0192-bounds-on-object-and-generic-types

Start Date: 2014-08-06
RFC PR: rust-lang/rfcs#192
Rust Issue: rust-lang/rust#16462

Summary

Remove the special-case bound 'static and replace with a generalized lifetime bound that can be used on objects and type parameters.
Remove the rules that aim to prevent references from being stored into objects and replace with a simple lifetime check.
Tighten up type rules pertaining to reference lifetimes and well-formed types containing references.
Introduce explicit lifetime bounds ('a:'b), with the meaning that the lifetime 'a outlives the lifetime 'b.

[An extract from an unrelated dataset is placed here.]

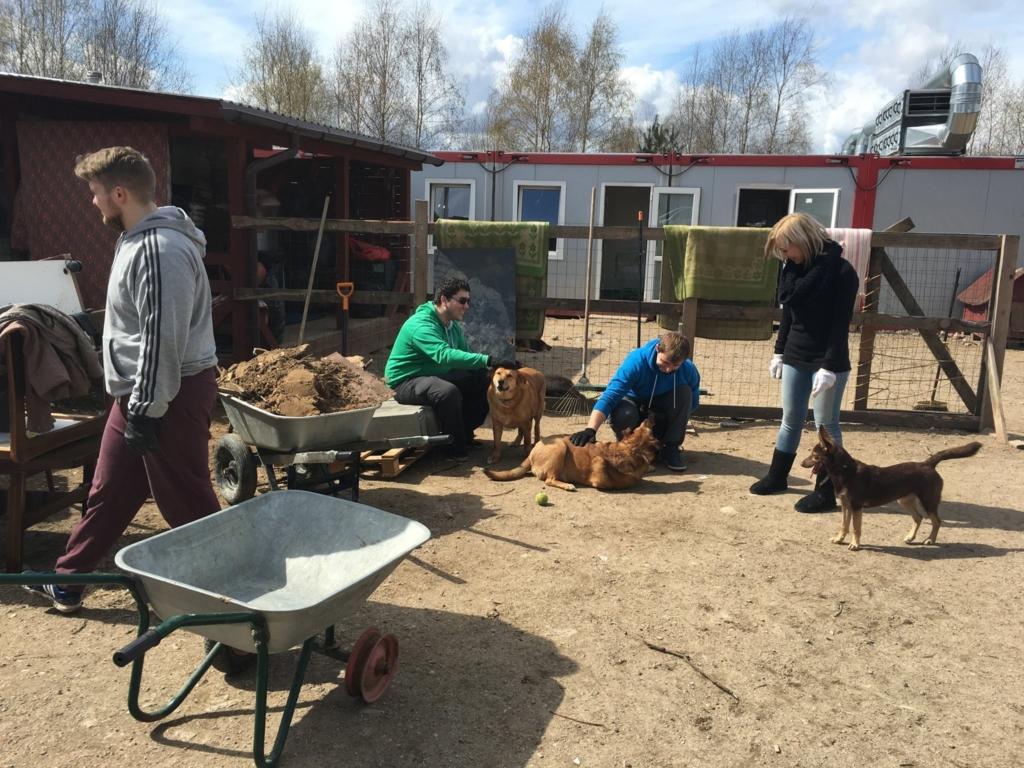 IV kolegos lankosi gyvūnų prieglaudoje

These exist today but are always inferred; this RFC adds the ability to specify them explicitly, which is sometimes needed in more complex cases.

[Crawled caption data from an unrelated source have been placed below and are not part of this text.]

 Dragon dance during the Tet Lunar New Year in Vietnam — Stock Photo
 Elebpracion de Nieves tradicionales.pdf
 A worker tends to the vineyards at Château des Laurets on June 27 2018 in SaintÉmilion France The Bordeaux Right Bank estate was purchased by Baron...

Currently, the type system is not supposed to allow references to escape into object types. However, there are various bugs where it fails to prevent this from happening. Moreover, it is very useful (and frequently necessary) to store a reference into an object. Moreover, the current treatment of generic types is in some cases naive and not obviously sound.

Detailed design

Lifetime bounds on parameters

The heart of the new design is the concept of a lifetime bound. In fact, this (sort of) exists today in the form of the 'static bound:

 fn foo<A:'static>(x: A) { ... }

Here, the notation 'static means “all borrowed content within A outlives the lifetime 'static”. (Note that when we say that something outlives a lifetime, we mean that it lives at least that long. In other words, for any lifetime 'a, 'a outlives 'a. This is similar to how we say that every type T is a subtype of itself.)

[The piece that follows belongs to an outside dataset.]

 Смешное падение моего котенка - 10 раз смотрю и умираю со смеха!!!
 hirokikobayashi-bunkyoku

In the newer design, it is possible to use an arbitrary lifetime as a bound, and not just 'static:

 fn foo<'a, A:'a>(x: A) { ... }

Explicit lifetime bounds are in fact only rarely necessary, for two reasons:

The compiler is often able to infer this relationship from the argument and return types. More on this below.
It is only important to bound the lifetime of a generic type like A when one of two things is happening (and both of these are cases where the inference generally is sufficient):
- A borrowed pointer to an A instance (i.e., value of type &A) is being consumed or returned.
- A value of type A is being closed over into an object reference (or closure, which per the unboxed closures RFC is really the same thing).

Note that, per RFC 11, these lifetime bounds may appear in types as well (this is important later on). For example, an iterator might be declared:

struct Items<'a, T:'a> {
    v: &'a Collection<T>
}

Here, the constraint T:'a indicates that the data being iterated over must live at least as long as the collection (logically enough).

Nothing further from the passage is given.